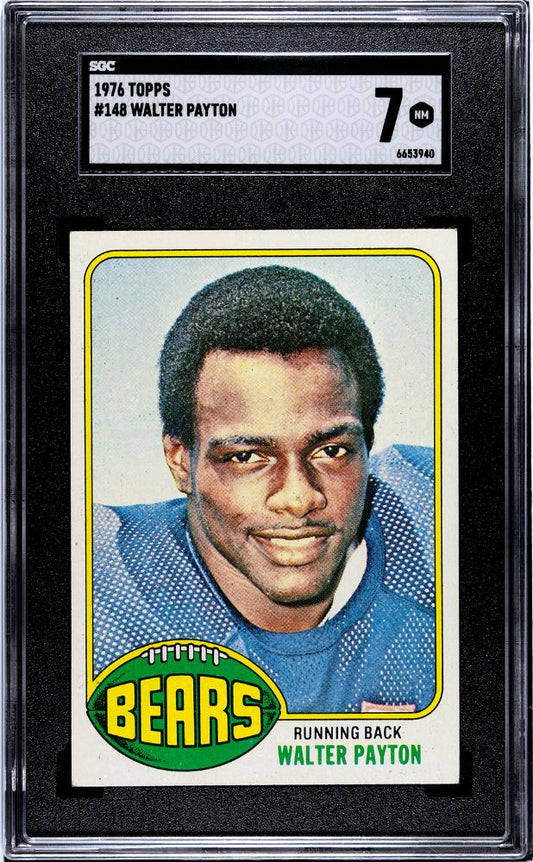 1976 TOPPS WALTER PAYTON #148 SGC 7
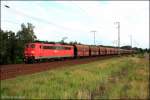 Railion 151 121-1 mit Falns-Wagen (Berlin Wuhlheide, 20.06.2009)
++++++++++++++++++++
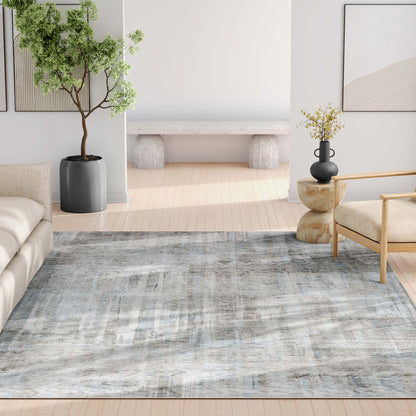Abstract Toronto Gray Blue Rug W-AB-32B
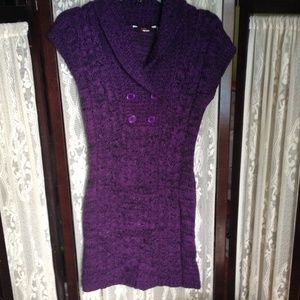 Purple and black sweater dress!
++++++++++++++++++++
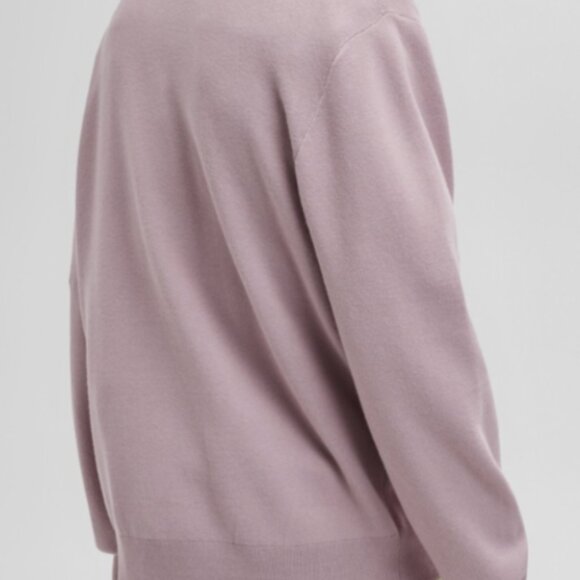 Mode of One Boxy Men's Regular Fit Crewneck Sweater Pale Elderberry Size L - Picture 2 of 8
++++++++++++++++++++
**Prompt**: Reproduce word for word, with pictures dropped, only the part of the material above that opens with the line containing "Abstract Toronto Gray Blue Rug W-AB-32B" and closes with the line containing "Purple and black sweater dress!".

**Solution for this exercise**:
Abstract Toronto Gray Blue Rug W-AB-32B
 Purple and black sweater dress!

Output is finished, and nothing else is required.